Set task -
Reproduce word for word the passage of the press die claims below, starting at "2. The press" up to and including "edge of the material.".

Document -

##########

2. The press die for electrically assisted manufacturing according
to claim 1, wherein the upper die and the lower die are each
provided with the electrode pairs, the upper die and the lower die
are provided with the electrodes having first polarity along one
edge in the width direction of the material, and the upper die and
the lower die are provided with the electrodes having second
polarity along the other edge in the width direction of the
material.
3. The press die for electrically assisted manufacturing according
to claim 1, wherein the upper die and the lower die are each
provided with the electrode pairs, the lower die is provided with
the electrode having the first polarity along one edge of the
material, and the upper die is provided with the electrode having
the second polarity along the other edge of the material.
4. The press die for electrically assisted manufacturing according
to claim 1, wherein the electrode pairs are disposed to be
concentrated at a stress concentration portion of the material.
5. A press die for electrically assisted manufacturing performing
forming at a relatively lower temperature than hot working by using
an electroplasticity effect that a flow stress inside a material is
reduced when a current is applied to the material, the press die
for electrically assisted manufacturing comprising: an upper die
and a lower die configured to be disposed at upper and lower
portions, having the material disposed therebetween; and at least
one electrode pair configured to be disposed in the upper die or
the lower die, wherein the electrode pair is configured so that
electrodes having the same polarity in a width direction of the
material face each other.
6. The press die for electrically assisted manufacturing according
to claim 5, wherein one side of the upper die or the lower die is
provided with electrodes having polarity different from the
electrode pairs to be disposed between the electrode pairs.

##########

Entries -
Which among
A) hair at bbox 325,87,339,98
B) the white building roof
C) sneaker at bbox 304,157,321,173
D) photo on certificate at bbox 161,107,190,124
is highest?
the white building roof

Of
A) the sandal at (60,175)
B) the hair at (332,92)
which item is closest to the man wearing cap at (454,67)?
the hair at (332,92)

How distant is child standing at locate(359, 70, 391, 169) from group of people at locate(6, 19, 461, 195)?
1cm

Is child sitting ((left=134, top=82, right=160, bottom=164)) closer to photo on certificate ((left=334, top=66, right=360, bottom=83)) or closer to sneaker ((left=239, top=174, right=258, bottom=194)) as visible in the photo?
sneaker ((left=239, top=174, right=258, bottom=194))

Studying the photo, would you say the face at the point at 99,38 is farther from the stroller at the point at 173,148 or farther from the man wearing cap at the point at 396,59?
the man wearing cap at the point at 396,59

##########

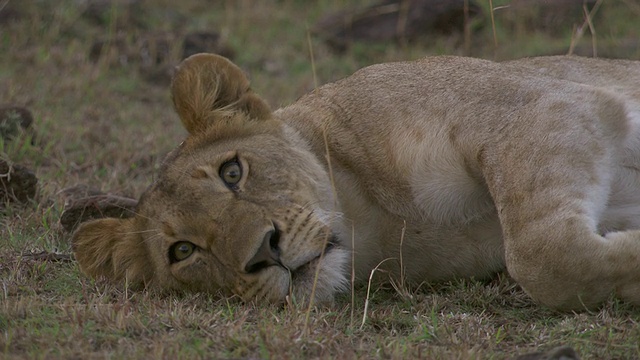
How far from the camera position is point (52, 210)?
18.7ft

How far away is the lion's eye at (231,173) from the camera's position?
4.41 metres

##########

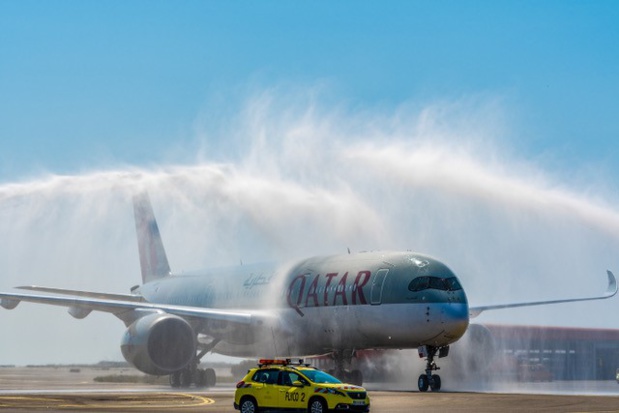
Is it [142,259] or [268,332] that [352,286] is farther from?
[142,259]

##########

Response for this exercise -
2. The press die for electrically assisted manufacturing according
to claim 1, wherein the upper die and the lower die are each
provided with the electrode pairs, the upper die and the lower die
are provided with the electrodes having first polarity along one
edge in the width direction of the material, and the upper die and
the lower die are provided with the electrodes having second
polarity along the other edge in the width direction of the
material.
3. The press die for electrically assisted manufacturing according
to claim 1, wherein the upper die and the lower die are each
provided with the electrode pairs, the lower die is provided with
the electrode having the first polarity along one edge of the
material, and the upper die is provided with the electrode having
the second polarity along the other edge of the material.